In Tilbury v. Silva (p), the practice in the Manor of Chilbolton was for the lords to grant copyholds for three lives, and to renew at a fine upon the dropping of any of the lives; but there was no custom binding them to renew. The copyhold grants did not mention a right of fishing; but from time immemorial it was admitted by the parties (but was not in fact true (q)) that the copyholders had enjoyed a right of angling in the stream which formed the boundary of the manor, and of passing along the bank over the lands of other tenants of the manor for that purpose. Subject to this, the right of fishing was in the lords. In 1845 the lords enfranchised a copyhold belonging to S., which adjoined the river, and released in the most ample terms all rights of fishing and all other rights they had over the enfranchised tenement. After this various other copyholds were enfranchised, and for nearly forty years the copyholders and enfranchised copyholders exercised the same right as before of angling and going over the land of S. for that purpose. T. was the owner of several tenements formerly copyhold of the manor, which had been enfranchised since 1815. In 1885 S. set up a gate and prevented T. from passing over his land to fish. T. acquiesced in the interruption until 1889, when he commenced an action on behalf of himself and all other the owners and occupiers of copyholds or enfranchised copyholds, to establish the right of angling and of passing over the land of S. for that purpose. Kay, J., held that by the enfranchisement deed of 1845 the lords gave up all their rights over the land of S., which, though copyhold, by presumption of law extended to the mid-stream (r), and that no reservation or exception of a power to make to other tenants grants giving rights over that land could be implied, and that the lords, therefore, had no power to give to T by his subsequent enfranchisement deeds any rights over the land of S., and that T. had no title to maintain the action; also, that lost grants of the rights to the enfranchised copyholders could not be presumed. The Court of Appeal affirmed this decision.

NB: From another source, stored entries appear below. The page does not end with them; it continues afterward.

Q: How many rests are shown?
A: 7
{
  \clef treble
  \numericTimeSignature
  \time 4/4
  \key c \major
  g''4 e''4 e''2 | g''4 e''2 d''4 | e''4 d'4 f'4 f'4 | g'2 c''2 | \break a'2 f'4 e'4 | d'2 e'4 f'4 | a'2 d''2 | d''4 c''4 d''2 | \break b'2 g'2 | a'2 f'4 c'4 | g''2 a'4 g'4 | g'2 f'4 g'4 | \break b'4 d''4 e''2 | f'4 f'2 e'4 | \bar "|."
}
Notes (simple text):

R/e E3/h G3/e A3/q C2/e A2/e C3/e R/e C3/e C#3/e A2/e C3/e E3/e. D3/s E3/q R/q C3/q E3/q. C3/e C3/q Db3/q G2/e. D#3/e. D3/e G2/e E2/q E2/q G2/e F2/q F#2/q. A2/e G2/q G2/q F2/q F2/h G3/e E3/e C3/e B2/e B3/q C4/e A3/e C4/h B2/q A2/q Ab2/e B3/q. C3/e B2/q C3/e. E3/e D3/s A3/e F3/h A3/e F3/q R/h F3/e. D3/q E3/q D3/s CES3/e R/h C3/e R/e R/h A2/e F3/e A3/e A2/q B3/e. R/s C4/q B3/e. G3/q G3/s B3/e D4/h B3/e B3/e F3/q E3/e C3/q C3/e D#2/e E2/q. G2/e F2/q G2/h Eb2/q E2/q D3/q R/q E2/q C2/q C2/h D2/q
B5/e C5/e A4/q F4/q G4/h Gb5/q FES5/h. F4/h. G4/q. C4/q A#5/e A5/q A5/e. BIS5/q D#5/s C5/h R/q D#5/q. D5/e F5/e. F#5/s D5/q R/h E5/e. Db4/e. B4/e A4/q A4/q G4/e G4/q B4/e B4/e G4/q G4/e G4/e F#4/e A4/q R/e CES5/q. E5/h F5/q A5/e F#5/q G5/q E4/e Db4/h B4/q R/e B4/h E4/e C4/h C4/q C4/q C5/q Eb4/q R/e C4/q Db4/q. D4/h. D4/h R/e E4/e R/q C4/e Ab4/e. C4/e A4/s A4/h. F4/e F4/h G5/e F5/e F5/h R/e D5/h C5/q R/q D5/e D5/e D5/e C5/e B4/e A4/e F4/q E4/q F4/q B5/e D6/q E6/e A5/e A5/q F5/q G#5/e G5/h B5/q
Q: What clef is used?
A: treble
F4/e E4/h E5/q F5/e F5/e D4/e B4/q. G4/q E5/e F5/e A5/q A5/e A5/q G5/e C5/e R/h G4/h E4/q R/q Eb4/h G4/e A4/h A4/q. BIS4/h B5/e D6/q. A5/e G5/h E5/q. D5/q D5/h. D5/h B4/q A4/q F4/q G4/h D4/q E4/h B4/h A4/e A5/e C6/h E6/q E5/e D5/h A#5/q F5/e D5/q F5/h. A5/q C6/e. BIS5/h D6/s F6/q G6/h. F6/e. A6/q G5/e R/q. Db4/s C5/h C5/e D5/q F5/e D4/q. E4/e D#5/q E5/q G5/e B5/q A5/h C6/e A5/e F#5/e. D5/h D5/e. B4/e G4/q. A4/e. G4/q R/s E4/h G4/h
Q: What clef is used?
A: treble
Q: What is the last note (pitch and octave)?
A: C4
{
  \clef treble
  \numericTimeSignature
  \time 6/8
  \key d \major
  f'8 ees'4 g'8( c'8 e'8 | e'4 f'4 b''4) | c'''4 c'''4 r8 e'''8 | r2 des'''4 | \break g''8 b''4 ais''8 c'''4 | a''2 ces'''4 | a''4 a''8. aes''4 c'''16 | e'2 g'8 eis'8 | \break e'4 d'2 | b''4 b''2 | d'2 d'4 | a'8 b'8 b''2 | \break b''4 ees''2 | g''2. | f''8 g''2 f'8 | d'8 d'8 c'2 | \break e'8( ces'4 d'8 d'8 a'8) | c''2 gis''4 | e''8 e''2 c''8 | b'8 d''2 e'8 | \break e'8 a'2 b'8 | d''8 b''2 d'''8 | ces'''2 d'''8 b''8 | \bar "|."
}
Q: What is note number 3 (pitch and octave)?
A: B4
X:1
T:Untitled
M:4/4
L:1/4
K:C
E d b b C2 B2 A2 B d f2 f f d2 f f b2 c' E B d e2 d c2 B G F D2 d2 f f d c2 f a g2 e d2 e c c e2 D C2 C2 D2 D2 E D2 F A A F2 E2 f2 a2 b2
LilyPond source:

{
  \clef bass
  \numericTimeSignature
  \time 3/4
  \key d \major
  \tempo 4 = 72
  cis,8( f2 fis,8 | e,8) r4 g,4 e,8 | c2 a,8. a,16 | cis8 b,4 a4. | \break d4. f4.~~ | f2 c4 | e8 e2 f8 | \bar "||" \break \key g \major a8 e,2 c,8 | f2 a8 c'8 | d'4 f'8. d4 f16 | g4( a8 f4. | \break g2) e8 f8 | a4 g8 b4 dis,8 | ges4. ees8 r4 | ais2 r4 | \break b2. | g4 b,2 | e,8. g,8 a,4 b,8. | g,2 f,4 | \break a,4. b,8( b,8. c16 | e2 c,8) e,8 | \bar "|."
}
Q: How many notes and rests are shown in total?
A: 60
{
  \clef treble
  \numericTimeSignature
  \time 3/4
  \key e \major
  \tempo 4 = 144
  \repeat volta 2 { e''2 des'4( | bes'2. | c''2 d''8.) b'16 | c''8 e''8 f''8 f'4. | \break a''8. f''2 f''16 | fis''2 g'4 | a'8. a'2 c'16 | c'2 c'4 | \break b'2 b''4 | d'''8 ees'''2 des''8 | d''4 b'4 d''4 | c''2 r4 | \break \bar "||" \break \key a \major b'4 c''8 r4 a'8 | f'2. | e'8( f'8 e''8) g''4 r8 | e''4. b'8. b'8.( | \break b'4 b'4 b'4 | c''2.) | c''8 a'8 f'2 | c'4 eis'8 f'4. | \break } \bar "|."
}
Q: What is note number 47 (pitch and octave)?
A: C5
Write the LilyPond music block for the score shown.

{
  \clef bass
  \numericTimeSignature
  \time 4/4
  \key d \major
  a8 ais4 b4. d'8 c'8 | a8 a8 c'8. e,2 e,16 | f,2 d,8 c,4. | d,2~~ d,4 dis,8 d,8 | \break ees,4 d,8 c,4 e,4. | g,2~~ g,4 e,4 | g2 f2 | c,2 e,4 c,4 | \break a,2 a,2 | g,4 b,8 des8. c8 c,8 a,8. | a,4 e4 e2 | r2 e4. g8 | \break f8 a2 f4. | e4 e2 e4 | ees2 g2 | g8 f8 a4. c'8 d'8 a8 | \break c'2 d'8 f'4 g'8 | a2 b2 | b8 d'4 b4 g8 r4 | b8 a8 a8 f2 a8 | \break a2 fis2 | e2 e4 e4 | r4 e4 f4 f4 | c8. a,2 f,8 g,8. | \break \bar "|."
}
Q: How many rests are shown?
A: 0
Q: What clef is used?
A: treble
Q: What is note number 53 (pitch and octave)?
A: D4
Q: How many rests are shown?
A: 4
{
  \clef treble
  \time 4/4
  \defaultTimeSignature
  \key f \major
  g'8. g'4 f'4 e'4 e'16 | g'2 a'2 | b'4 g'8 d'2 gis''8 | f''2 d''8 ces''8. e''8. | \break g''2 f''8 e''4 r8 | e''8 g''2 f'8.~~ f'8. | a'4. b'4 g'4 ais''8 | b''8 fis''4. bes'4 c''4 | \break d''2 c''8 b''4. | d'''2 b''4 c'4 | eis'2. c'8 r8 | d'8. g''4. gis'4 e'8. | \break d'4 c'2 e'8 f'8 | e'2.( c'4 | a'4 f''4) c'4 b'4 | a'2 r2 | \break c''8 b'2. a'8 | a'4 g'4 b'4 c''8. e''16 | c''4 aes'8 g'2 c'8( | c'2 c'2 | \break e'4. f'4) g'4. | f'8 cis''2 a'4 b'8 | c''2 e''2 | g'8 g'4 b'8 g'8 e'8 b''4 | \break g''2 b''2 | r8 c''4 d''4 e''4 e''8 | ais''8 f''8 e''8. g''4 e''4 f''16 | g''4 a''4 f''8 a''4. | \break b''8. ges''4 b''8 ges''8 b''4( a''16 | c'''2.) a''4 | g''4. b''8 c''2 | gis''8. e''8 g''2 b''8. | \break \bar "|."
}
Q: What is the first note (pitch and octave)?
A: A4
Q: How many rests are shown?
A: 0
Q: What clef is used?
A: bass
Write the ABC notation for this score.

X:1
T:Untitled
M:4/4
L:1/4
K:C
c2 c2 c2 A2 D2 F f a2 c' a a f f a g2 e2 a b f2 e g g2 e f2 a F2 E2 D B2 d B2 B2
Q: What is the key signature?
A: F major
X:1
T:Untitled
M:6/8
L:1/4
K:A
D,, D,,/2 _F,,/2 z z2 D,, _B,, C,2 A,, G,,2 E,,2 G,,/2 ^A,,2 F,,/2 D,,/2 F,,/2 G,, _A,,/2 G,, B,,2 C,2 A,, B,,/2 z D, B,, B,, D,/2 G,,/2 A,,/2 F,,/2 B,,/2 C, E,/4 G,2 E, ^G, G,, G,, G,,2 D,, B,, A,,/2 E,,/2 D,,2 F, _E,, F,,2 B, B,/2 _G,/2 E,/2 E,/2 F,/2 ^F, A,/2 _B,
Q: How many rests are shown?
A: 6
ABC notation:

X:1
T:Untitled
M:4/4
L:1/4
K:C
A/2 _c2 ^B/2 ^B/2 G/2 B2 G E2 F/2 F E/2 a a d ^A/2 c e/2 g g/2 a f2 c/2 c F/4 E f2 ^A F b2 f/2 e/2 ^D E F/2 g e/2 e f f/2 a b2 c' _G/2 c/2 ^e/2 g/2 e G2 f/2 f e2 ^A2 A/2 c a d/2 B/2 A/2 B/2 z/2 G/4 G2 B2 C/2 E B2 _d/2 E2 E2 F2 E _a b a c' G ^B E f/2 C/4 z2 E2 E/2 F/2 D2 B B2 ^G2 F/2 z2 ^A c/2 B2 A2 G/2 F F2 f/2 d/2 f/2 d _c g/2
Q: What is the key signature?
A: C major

Where the public have been allowed to fish in private waters, even from time immemorial, the permission is revocable at any time at the will of the proprietor (8).

(p) 45 Ch. D. 98; 62 L. T. 254.

(q) It is proved in Payne v. Ecclesiastical Commissioners and Landon, 30 T. L. R. 167, where a copyhold tenant in this manor claimed a right to fish by custom of the manor, that the custom originated in a permission granted by the lord of the manor in 1599, and therefore the custom was bad as not having been from time immemorial.

(r) If the copyhold tenants had in this manor a right to common of fishery opposite the copyhold lands, this would be evidence that their copyholds did not extend to the mid-stream, as one cannot have common in one's own land: Tyrringham's Case, 4 Co. Rep. 36.

(8) See Holford v. Bailey, 13 Q. B. 426.